Two things made her change her mind: The Fukuoka international at the end of 1996, and the memory of a conversation with Britain's former four-time world under-48 kilogram champion, Karen Briggs, some years earlier.

"I wanted to win the Fukuoka tournament for a seventh time, and I also remember Karen Briggs advising me never to give up as long as I was enjoying it. She told me to just concentrate on competing all the time," says Tamura.

Briggs and Tamura first squared off in Fukuoka in 1990, when Tamura beat the reigning world champion in the semifinals on her way to gold.

Briggs, a five-time Fukuoka champion between 1983-88 and who retired in 1992, recalls the meeting well.

"I was approaching 30 years old at the time and I think Tamura had watched me compete at Fukuoka before that when she was very young; I was a bit of an inspiration to her," said Briggs, now married with two children and preaching the judo gospel in schools near her hometown of Hull.

"I found we were very similar in that the most important thing is determination. It's all right being good, but if you haven't got the determination to carry on then you won't be successful."

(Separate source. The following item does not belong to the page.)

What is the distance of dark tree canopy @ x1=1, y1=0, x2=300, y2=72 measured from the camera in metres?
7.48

As for Tamura's plan to compete until she's 30, Briggs added: "Your body tells you when it's had enough, and in my case I was always a bit afraid I would get an injury that I wouldn't recover from. I wanted to live the rest of my life, basically.

"I didn't start playing judo until I was 12, so I'd been competing at the top for 14 years when I retired.

"In Japan, though, they start much earlier because it's a national sport, and I hope Tamura doesn't run out of steam because it does take its toll.

"I must admit when I've seen her recently she's tending to slow down a little bit, which is only natural because if you don't you would be a robot."